The trial has enough intrigue to bring in Court TV cameras, which are expected to roll through much of the trial and carry it across the United States.
Through it all, Neulander has maintained his innocence. No murder weapon has been found. No fingerprints were obtained. And almost all the witnesses against the rabbi come with enough baggage to undermine their credibility.
The two confessed hit men, Leonard Jenoff and Paul Michael Daniels, have pleaded guilty to aggravated murder and await sentencing following this trial.

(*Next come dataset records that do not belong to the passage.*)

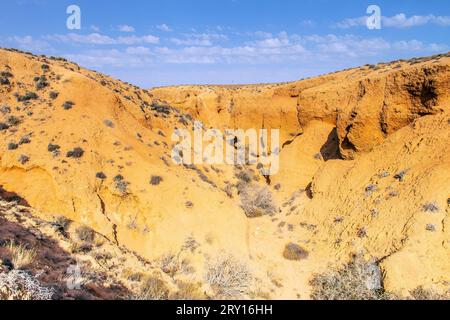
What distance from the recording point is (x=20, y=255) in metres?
7.24

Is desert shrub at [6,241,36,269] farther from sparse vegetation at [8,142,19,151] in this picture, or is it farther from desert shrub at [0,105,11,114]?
desert shrub at [0,105,11,114]

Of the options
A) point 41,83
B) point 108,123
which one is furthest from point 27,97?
point 108,123

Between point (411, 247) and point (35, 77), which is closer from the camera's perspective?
point (411, 247)

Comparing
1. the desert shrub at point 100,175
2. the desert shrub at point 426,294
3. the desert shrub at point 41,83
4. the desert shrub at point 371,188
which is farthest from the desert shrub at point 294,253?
the desert shrub at point 41,83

Jenoff, a former congregant of Neulander who says the rabbi offered him $30,000 for the killing, once told people he worked for the CIA and now admits that he lied to offset his failures and low self-esteem.

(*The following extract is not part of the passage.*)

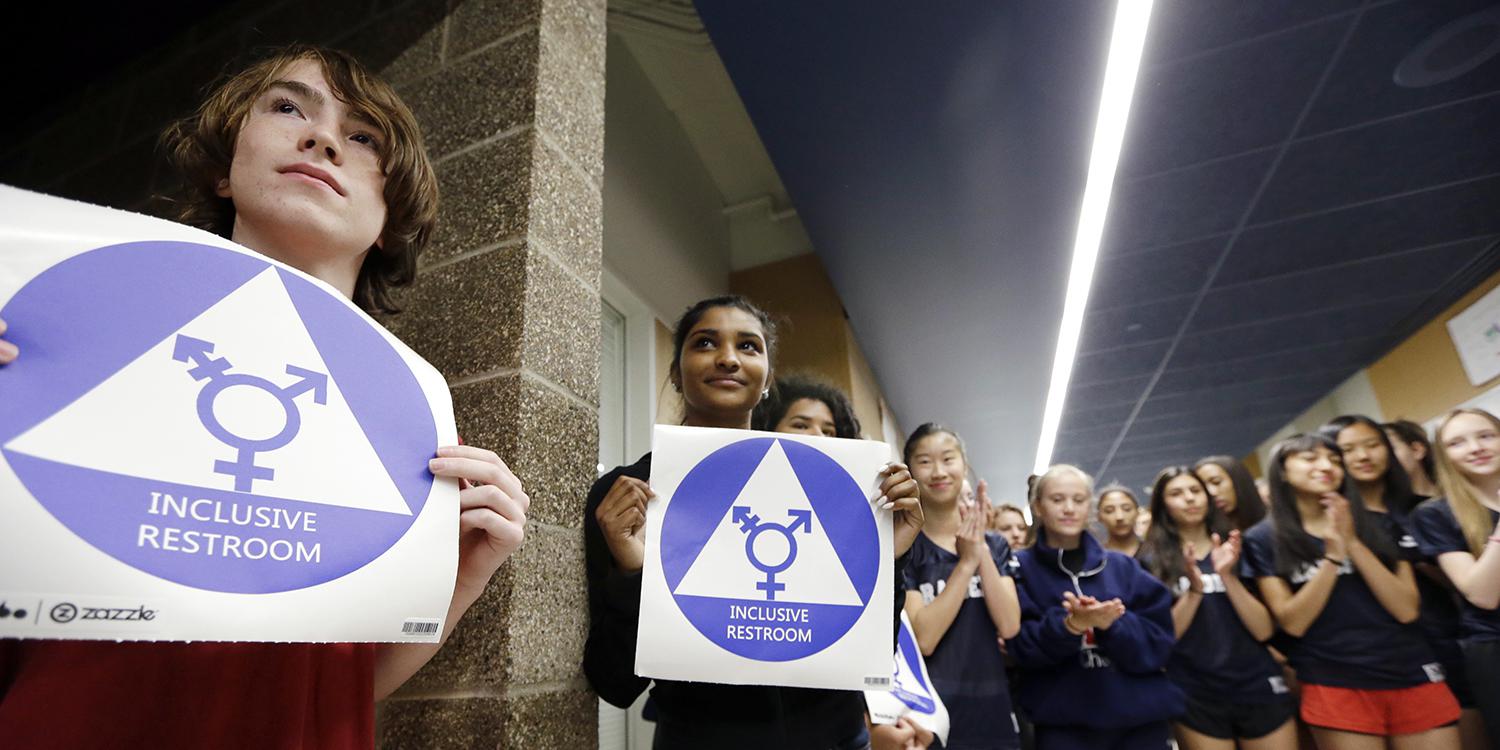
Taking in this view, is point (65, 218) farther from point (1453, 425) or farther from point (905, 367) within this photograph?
point (905, 367)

He had a "severe, severe alcohol problem," according to James Lynch, the attorney prosecuting the case for the state.
Daniels leads "a difficult life," including drug abuse, Lynch said Monday during his opening statements in the trial.
Myron "Pep" Levin, Neulander's racquetball partner who claims the rabbi told him he wished his wife were gone, has served prison time for fraud. And Soncini is now married to the Cherry Hill police officer assigned to her immediately following the murder.
The trial, expected to last four weeks, will feature testimony from these people as well as the rabbi himself.
Throughout painful accusations in Lynch's opening statements, Neulander showed little if any emotion.